§ WHAT IS EXPECTED: Copy out each of the lines below word for word, without changing anything.

§ Stored records:
* Start *

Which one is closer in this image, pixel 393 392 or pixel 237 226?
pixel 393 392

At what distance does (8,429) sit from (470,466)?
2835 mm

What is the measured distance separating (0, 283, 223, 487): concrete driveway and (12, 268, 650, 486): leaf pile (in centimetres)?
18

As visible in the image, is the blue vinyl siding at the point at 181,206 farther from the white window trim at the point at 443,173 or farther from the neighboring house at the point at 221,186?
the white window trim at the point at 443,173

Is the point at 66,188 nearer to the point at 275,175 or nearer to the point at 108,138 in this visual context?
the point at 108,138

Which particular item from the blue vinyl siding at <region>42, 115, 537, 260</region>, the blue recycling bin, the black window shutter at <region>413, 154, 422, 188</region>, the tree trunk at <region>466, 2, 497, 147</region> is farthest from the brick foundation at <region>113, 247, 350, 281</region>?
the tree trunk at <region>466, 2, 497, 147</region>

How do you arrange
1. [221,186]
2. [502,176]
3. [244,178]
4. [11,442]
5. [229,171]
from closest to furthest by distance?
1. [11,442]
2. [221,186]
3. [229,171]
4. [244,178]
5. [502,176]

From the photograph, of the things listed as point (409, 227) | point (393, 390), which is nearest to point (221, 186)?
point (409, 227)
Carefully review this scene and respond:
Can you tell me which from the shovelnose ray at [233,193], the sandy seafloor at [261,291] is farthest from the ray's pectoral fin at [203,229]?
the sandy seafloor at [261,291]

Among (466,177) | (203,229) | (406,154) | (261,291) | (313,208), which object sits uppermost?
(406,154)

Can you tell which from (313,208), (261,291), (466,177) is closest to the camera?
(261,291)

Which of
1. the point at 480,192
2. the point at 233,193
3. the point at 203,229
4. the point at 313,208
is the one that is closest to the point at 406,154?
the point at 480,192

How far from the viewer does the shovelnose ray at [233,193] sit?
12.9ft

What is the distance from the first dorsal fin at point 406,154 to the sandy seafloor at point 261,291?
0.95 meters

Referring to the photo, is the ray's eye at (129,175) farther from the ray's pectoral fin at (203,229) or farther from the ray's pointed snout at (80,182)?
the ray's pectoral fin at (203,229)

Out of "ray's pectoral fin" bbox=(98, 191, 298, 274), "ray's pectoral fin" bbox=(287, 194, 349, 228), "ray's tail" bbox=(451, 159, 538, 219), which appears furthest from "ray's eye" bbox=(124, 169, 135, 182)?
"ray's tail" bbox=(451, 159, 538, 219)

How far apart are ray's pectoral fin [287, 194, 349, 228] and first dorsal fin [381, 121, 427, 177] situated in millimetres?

* End *

§ THE RESPONSE:
Which one is closer in this image, pixel 393 392 or pixel 237 226?
pixel 393 392

At what distance does (8,429) sit from (470,466)?
2835 mm

What is the measured distance separating (0, 283, 223, 487): concrete driveway and (12, 268, 650, 486): leaf pile (in centimetres)?
18

As visible in the image, is the blue vinyl siding at the point at 181,206 farther from the white window trim at the point at 443,173 or farther from the neighboring house at the point at 221,186?
the white window trim at the point at 443,173

Is the point at 66,188 nearer to the point at 275,175 or nearer to the point at 108,138 in this visual context?
the point at 108,138

Which particular item from the blue vinyl siding at <region>42, 115, 537, 260</region>, the blue recycling bin, the black window shutter at <region>413, 154, 422, 188</region>, the tree trunk at <region>466, 2, 497, 147</region> is farthest from the brick foundation at <region>113, 247, 350, 281</region>?
the tree trunk at <region>466, 2, 497, 147</region>

How do you arrange
1. [221,186]
2. [502,176]
3. [244,178]
4. [11,442]
5. [229,171]
from closest to furthest by distance?
1. [11,442]
2. [221,186]
3. [229,171]
4. [244,178]
5. [502,176]

From the photograph, of the things listed as point (409, 227) | point (393, 390), which is nearest to point (221, 186)?
point (409, 227)
Carefully review this scene and respond:
Can you tell me which from the shovelnose ray at [233,193], the sandy seafloor at [261,291] is farthest from the ray's pectoral fin at [203,229]?
the sandy seafloor at [261,291]

Among (466,177) | (203,229) | (406,154) | (261,291) | (313,208), which object sits uppermost?
(406,154)

Can you tell which from (313,208), (261,291), (466,177) is closest to the camera?
(261,291)

Which of
1. the point at 480,192
2. the point at 233,193
3. the point at 203,229
4. the point at 313,208
is the one that is closest to the point at 406,154?
the point at 480,192

How far from the viewer does the shovelnose ray at [233,193] sit?
12.9ft

What is the distance from the first dorsal fin at point 406,154 to the sandy seafloor at point 261,291?
0.95 meters

Referring to the photo, is the ray's eye at (129,175) farther from the ray's pectoral fin at (203,229) or farther from the ray's pointed snout at (80,182)?
the ray's pectoral fin at (203,229)

Out of "ray's pectoral fin" bbox=(98, 191, 298, 274), "ray's pectoral fin" bbox=(287, 194, 349, 228), "ray's tail" bbox=(451, 159, 538, 219), which appears furthest from "ray's eye" bbox=(124, 169, 135, 182)?
"ray's tail" bbox=(451, 159, 538, 219)

How far apart are ray's pectoral fin [287, 194, 349, 228] and first dorsal fin [381, 121, 427, 177] situated in millimetres?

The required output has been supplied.